- [Assigned task] Copy the part of the article below about a Catholic panel urging COVID-19 vaccination, starting with "Gaffigan, in 2017, survived" and going on through "a universal church.", word for word.

- [Selected excerpt]
---*---

Gaffigan, in 2017, survived major brain tumor surgery, and her admiration for front-line workers like Chavira stuck with her since then. “When I was in the hospital on a ventilator,” said Gaffigan, “seeing all the people who worked in health care, I thought, these are angels and saints on earth.”
The panel consisted of six Catholics from across the medical field and around the globe and they made appeals to a shared faith identity, to “pro-life” values and to the common commitment of believers in a universal church.
They also spoke directly to Republican-identifying Catholics and supporters of former President Donald Trump, pointing out that even though he initially minimized the dangers of the pandemic and eschewed mask wearing, Trump recently encouraged supporters to get vaccinated. The Trump administration was responsible for initiating Operation Warp Speed, which funneled over $10 billion into COVID-19 vaccine development.
The Rev. Nicanor Austriaco, a priest and molecular biologist, noted that money was a key reason the vaccines were developed so quickly.
“Governments are dumping money on anyone and everyone who is trying to come up with a vaccine,” said Austriaco.
Several panelists passionately spoke against letting politics sway decision-making in a pandemic.
“People seem to think it’s only liberals who are pushing for vaccines and masks. But that’s not true,” said Harvard physician Tommy Heyne. Heyne pointed to colleagues and friends across the political spectrum who have gotten vaccinated, adding that Trump himself recently urged supporters to get vaccinated.
Besides political reasons, Heyne appealed to their shared faith identity. “We’re not Puritans, we’re not Pentecostals, we’re Catholics,” said Heyne. He noted the long tradition of Catholics advancing science, from Gregor Mendel to Georges Lemaître. “It’s un-Catholic to just reject science,” he said.
Finally, Heyne invoked a different authority, citing the pleas by Pope Francis and many bishops to get vaccinated. “As a wannabe faithful son of the church, I know that I’m being obedient to the leaders that the Holy Spirit has given us,” said Heyne.

---*---

- [Given entries]

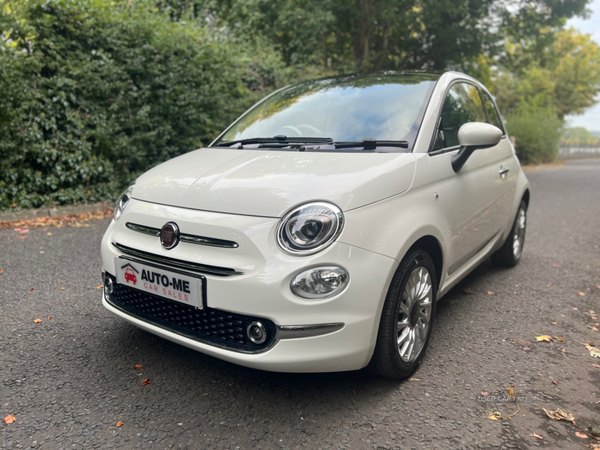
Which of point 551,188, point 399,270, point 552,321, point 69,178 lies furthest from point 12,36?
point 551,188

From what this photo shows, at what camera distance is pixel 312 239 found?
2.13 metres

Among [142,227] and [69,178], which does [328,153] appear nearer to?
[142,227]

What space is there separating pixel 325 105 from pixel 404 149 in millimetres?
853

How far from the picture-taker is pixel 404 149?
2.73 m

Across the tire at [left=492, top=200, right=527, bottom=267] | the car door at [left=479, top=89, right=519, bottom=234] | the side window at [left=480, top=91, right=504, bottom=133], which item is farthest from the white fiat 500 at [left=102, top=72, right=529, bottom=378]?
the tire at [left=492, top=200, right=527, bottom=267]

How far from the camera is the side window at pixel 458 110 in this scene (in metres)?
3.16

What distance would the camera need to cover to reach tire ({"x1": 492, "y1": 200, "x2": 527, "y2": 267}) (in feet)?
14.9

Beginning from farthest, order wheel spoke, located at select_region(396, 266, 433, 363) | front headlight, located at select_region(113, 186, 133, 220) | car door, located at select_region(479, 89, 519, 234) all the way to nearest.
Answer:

---*---

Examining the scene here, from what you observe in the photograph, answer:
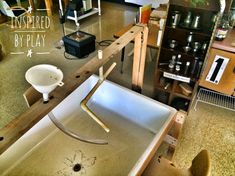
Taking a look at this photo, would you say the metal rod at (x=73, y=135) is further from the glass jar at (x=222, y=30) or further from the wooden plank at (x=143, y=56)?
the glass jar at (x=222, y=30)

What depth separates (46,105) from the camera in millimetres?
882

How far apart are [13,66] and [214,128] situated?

---*---

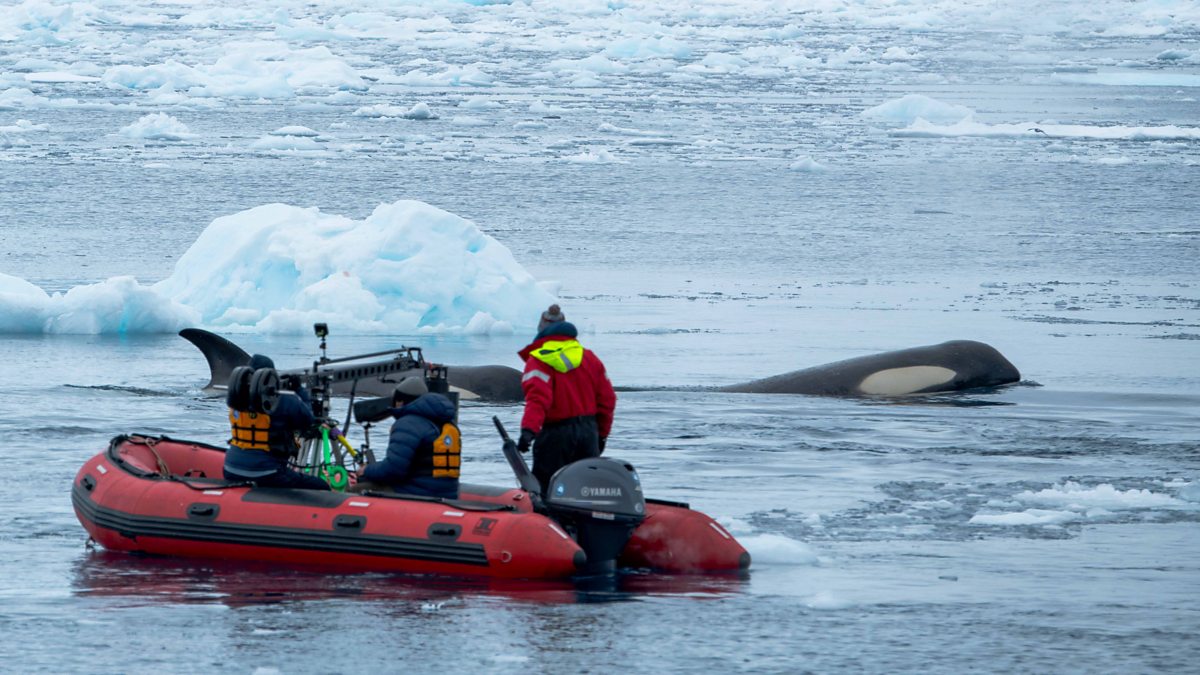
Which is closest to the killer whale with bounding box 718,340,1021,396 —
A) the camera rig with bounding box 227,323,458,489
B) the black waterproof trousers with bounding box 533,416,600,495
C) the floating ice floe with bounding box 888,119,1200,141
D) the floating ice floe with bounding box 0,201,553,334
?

---*---

- [Task answer]
Gaffigan, in 2017, survived major brain tumor surgery, and her admiration for front-line workers like Chavira stuck with her since then. “When I was in the hospital on a ventilator,” said Gaffigan, “seeing all the people who worked in health care, I thought, these are angels and saints on earth.”
The panel consisted of six Catholics from across the medical field and around the globe and they made appeals to a shared faith identity, to “pro-life” values and to the common commitment of believers in a universal church.